Une errance dans un monde à l'échelle d'un village, au gré des vents qui soufflent toujours dans une même direction, pour un âne que l'on s'échange, qui passe de main en main.


Un vent qui souffle toute sa souffrance, tout son drame sur une pauvre vie qui s'avance vers l'inéluctable. Arrachée à l'âge d'enfance et aux caresses de fouscades pour servir la bassesse et la lâcheté humaines.


Au Hasard Balthazar a quelque chose de christique, de sacrificiel, d'impuissant, de profondément désabusé. L'âne qu'il met en scène est sujet à toutes brimades, à toutes les violences, les abandons successifs. Un témoin souffre-douleur qui soutient la vision du monde nihiliste d'un Robert Bresson sombre, misanthrope, pessimiste quant à la nature humaine. Dans un récit aride, elliptique, qui avance par à coups, qui donne l'impression d'une neutralité détachée de l'émotion.


Impression relayée par la prestation des comédiens, au texte rare, peu incarné, en forme d'abstraction de la vanité et du dérisoire de l'homme qui ne fait que traverser, tel un fantôme, l'existence.

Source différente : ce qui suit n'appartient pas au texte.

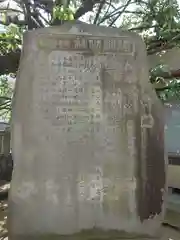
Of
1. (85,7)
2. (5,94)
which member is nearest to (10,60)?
(85,7)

Ces divers personnages rencontrés n'évoluent pas, ne changent pas d'un pouce : il s'engoncent au contraire dans un défaut, un vice, une méchanceté. Sans explication, sans justification. Ils ne sont à l'évidence plus conscience, mais uniquement des actes dont Balthazar est le témoin muet et impuissant. Soumis à des souffrances plus ou moins cruelles. Transformant sa vie d'âne opiniâtre en nombre de stations dans sa passion.


Devant ses yeux, les hommes choisissent finalement toujours le mal, la bêtise, la lâcheté. Aucun n'est sympathique. Jusqu'à devenir un agent destructeur qui semble allergique à la pureté, à l'innocence. Sans raison clairement identifiable, sans explication. Comme si le désoeuvrement était à l'oeuvre.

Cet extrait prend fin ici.